SAP HANA Cloud introduces availability of a text embedding model, targeted for vectorization of text data already stored within the database. It is specifically useful for vector engine similarity search scenarios or machine learning tasks, implicitly making use text embedding vectors unlocking the semantic understanding of text data for the analysis. A detailed capability introduction can be found in the following blog post [Text Embedding Service in SAP HANA Cloud Predictive Analysis Library (PAL)](https://community.sap.com/t5/enterprise-resource-planning-blogs-by-sap/text-embedding-service-in-sap-hana-cloud-predictive-analysis-library-pal/ba-p/13958864).

Running vectorizations for 122447 recs took 37 minutes (2244 secs) on 4 vCPUs.

For the sake of the exercise let's reduce the number of records by limiting only to cars with hybrid engine.

In [None]:
print(f"""Number of records selected for further processing: {(hdf_carcomplaints_he := hdf_carcomplaints.filter(''' "FUEL_TYPE"='HE' ''')).count()}""")

In [None]:
### Generating Text Embeddings in SAP HANA Cloud with the new PAL function, function available with hana-ml 2.23.
from hana_ml.text.pal_embeddings import PALEmbeddings
pe = PALEmbeddings(model_version='SAP_GXY.20250407')
textembeddings = pe.fit_transform(hdf_carcomplaints_he, key="CMPLID", target=["CDESCR"], thread_number=10, batch_size=10) #, max_token_num=512
print(f"{textembeddings.count()} records processed in {round(pe.runtime, 3)} sec")

In [None]:
textembeddings.get_table_structure()

In [None]:
# Review the generated Text Embeddings, note they are of vector dimensionality 768 for the current HANA embedding model
cmpl_textembeddings=textembeddings.rename_columns({'VECTOR_COL_CDESCR': 'HANACLOUD_TEXT_EMBEDDING'}).to_tail('COMPDESC')
display(cmpl_textembeddings.head(1).collect().T)

## Text Embeddings for Advanced Text Mining using ANNS (Approximate Nearest Neighbor Search)

New text mining techniques can now be applied leveraging existing text embedding vectors (or create them implicitly from the original text) unlocking the semantic understanding of text data for text mining tasks like text document classification. Thus elevating a classic task from linguistic text understanding to understanding the real natural language context of documents for greatly improved results. This new technique in SAP HANA Cloud Predictive Analysis Library for advanced text mining builds on the concept of approximate neares neighbor search, thus also adressing larger scale scenarios. The advanced text mining function is explained with more detail in the following blog post [New information retrieval techniques in SAP HANA Cloud using BM25 and ANNS for Advanced Text Mining](https://community.sap.com/t5/technology-blogs-by-sap/new-information-retrieval-techniques-in-sap-hana-cloud-using-bm25-and-anns/ba-p/13958729).

● RECORD EXTRACTS:
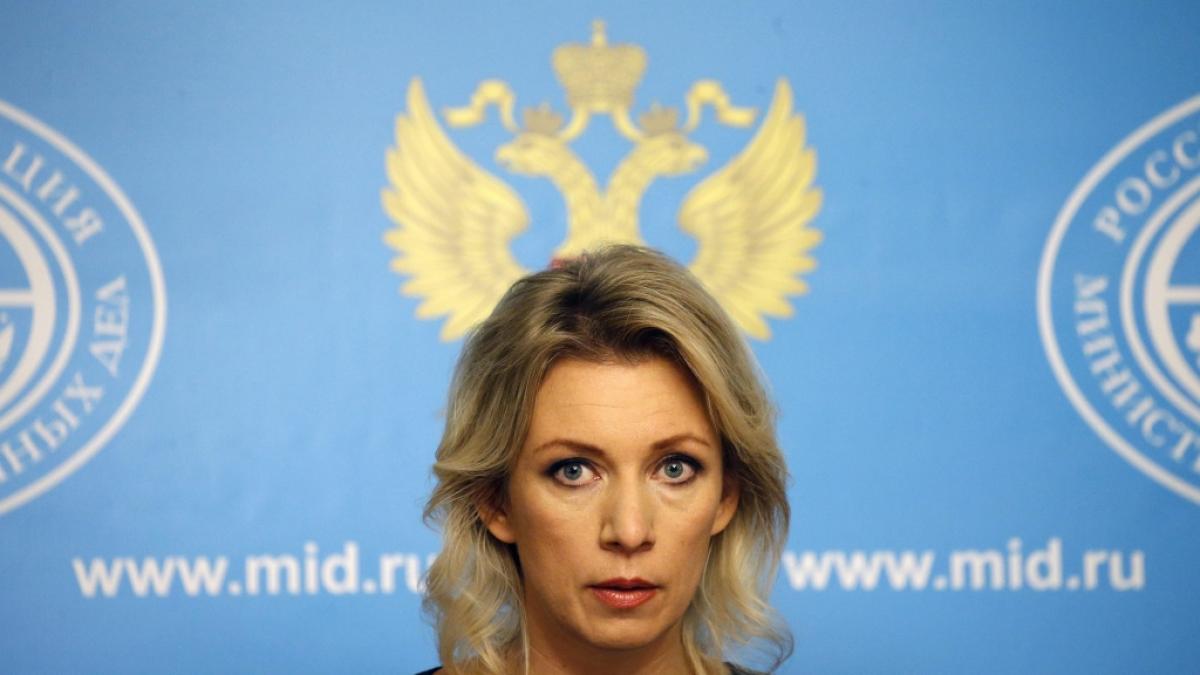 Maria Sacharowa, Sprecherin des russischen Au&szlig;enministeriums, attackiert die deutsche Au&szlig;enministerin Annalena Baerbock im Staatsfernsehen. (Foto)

* * *

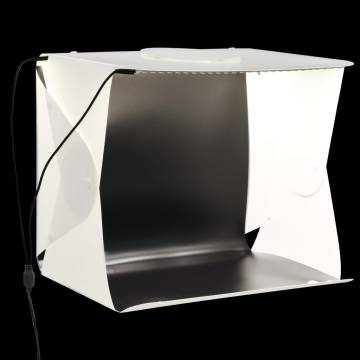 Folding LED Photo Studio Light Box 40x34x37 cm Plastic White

...

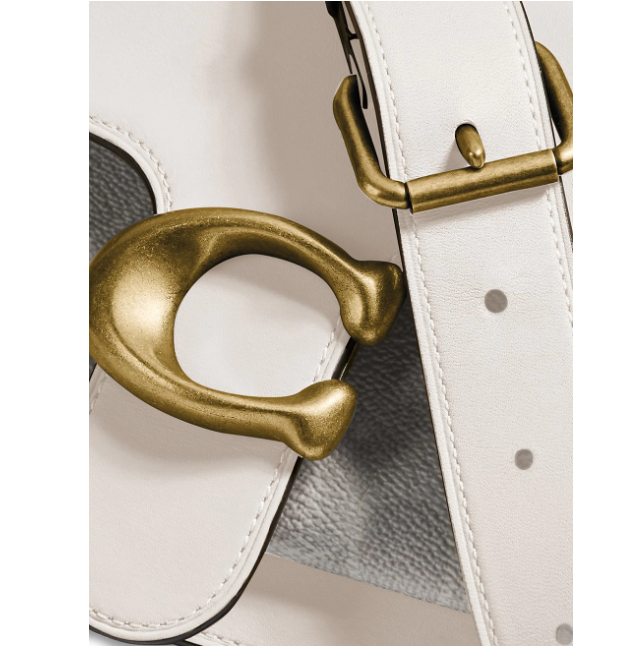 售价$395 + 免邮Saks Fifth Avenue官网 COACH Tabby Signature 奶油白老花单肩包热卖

● QUESTIONS ON THE MATERIAL:
**a)** Translate this sentence from the text on SAP HANA Cloud text embeddings into German: "SAP HANA Cloud introduces availability of a text embedding model, targeted for vectorization of text data already stored within the database."
**b)** From the text on SAP HANA Cloud text embeddings, pull out the passage starting with "For the sake" and going on through "pe = PALEmbeddings(model_version='SAP_GXY.20250407')".

● ANSWERS FOR EACH ITEM:
**a)** SAP HANA Cloud führt die Verfügbarkeit eines Text-Embedding-Modells ein, das auf die Vektorisierung von bereits in der Datenbank gespeicherten Textdaten ausgerichtet ist.

**b)**
For the sake of the exercise let's reduce the number of records by limiting only to cars with hybrid engine.

In [None]:
print(f"""Number of records selected for further processing: {(hdf_carcomplaints_he := hdf_carcomplaints.filter(''' "FUEL_TYPE"='HE' ''')).count()}""")

In [None]:
### Generating Text Embeddings in SAP HANA Cloud with the new PAL function, function available with hana-ml 2.23.
from hana_ml.text.pal_embeddings import PALEmbeddings
pe = PALEmbeddings(model_version='SAP_GXY.20250407')